People who are completely paralyzed can now use brain machine interfaces that noninvasively measure signals recorded from the surface of the scalp, but the devices are slow and require sustained concentration to operate. To create a prosthesis that works like a real arm–the user thinks about moving his arm, and it moves–will most likely require that electrical activity be recorded directly from the brain.
That has become possible in recent years, thanks to advances in the tiny arrays of electrodes used to record neural signals. In previous research, John Donoghue and his colleagues at Brown University showed that electrodes implanted into the brain of a paralyzed man could be used to move a cursor on a computer screen and even make a simple movement with a robotic arm. But that and other research have been limited to one- or two-dimensional movements, and, other than a few cases using a mechanical arm or gripper, were performed virtually, on a screen.

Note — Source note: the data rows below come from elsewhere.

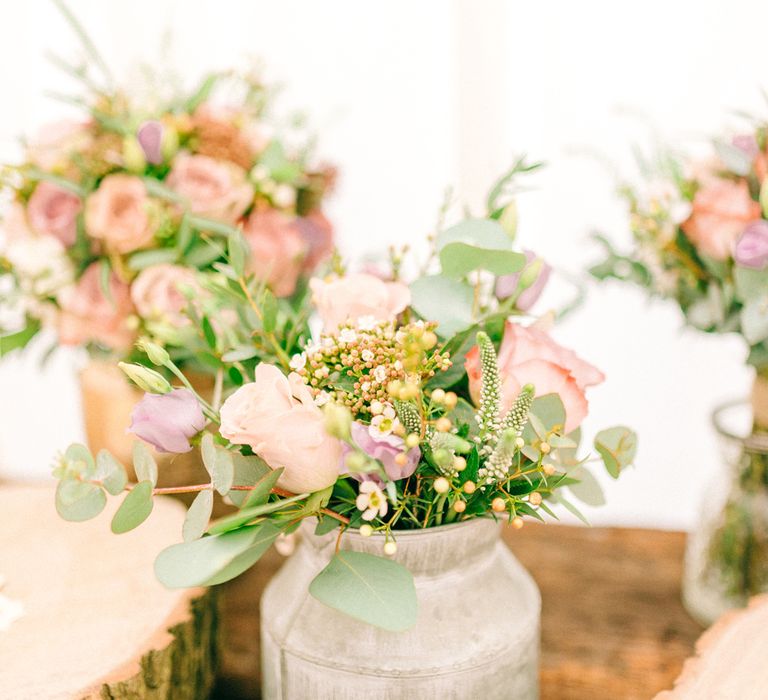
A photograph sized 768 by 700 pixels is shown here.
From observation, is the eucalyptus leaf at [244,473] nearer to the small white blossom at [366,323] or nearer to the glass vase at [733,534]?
the small white blossom at [366,323]

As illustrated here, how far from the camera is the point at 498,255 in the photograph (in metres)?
0.53

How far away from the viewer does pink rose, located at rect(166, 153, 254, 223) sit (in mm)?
861

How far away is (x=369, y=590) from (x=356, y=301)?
0.70 feet

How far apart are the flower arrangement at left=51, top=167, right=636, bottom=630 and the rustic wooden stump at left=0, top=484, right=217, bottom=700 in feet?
0.59

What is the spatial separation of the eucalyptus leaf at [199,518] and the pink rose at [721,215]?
0.54 m

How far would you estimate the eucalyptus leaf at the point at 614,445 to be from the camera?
1.77 feet

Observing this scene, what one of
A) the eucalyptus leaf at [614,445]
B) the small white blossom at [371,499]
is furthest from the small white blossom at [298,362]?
the eucalyptus leaf at [614,445]

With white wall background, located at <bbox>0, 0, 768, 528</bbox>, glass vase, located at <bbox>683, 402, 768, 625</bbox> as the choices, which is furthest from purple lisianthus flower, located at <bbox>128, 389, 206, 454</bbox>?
white wall background, located at <bbox>0, 0, 768, 528</bbox>

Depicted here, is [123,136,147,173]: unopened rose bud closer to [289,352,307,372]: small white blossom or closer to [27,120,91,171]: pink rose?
[27,120,91,171]: pink rose

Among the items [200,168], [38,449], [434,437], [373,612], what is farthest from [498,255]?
[38,449]

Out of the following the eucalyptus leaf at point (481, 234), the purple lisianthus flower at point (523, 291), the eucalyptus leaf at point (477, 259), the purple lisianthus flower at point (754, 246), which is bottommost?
the purple lisianthus flower at point (523, 291)

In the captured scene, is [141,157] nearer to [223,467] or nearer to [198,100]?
[198,100]

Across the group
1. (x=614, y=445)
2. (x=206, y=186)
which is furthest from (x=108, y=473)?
(x=206, y=186)

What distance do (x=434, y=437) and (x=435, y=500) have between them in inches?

In the latest research, headed by neuroscientist Andrew Schwartz at the University of Pittsburgh, the monkey was able to perform a more complicated task. “Andy has taken this one step further, to a practical device that could be of use in the real world,” says John Kalaska, a neuroscientist at the University of Montreal, in Canada, who wrote a commentary accompanying the publication. “The animal can simply, through a kind of mental practice, get the robot to move toward where the [food] is, close the hand, and bring it back to the mouth and let him eat it.”
To achieve the feat, two monkeys had a grid of microelectrodes implanted into the motor cortex, part of the brain that controls motor planning and execution. The animals had previously been trained to move an anthropomorphic robotic arm, with moveable joints at the shoulder, elbow, and wrist, using a joystick. To learn to control the prosthesis with their minds, the monkeys had their arms temporarily restrained as they watched a computer move the arm through the required motions–to extend the arm to the piece of food, grip it, bring it to the mouth, and release it. “They imagine themselves doing the task, like athletes do for sports,” says Schwartz. “The neurons are active as they observe the movement, and then we can capture the [neural signals] and use them for our own control.”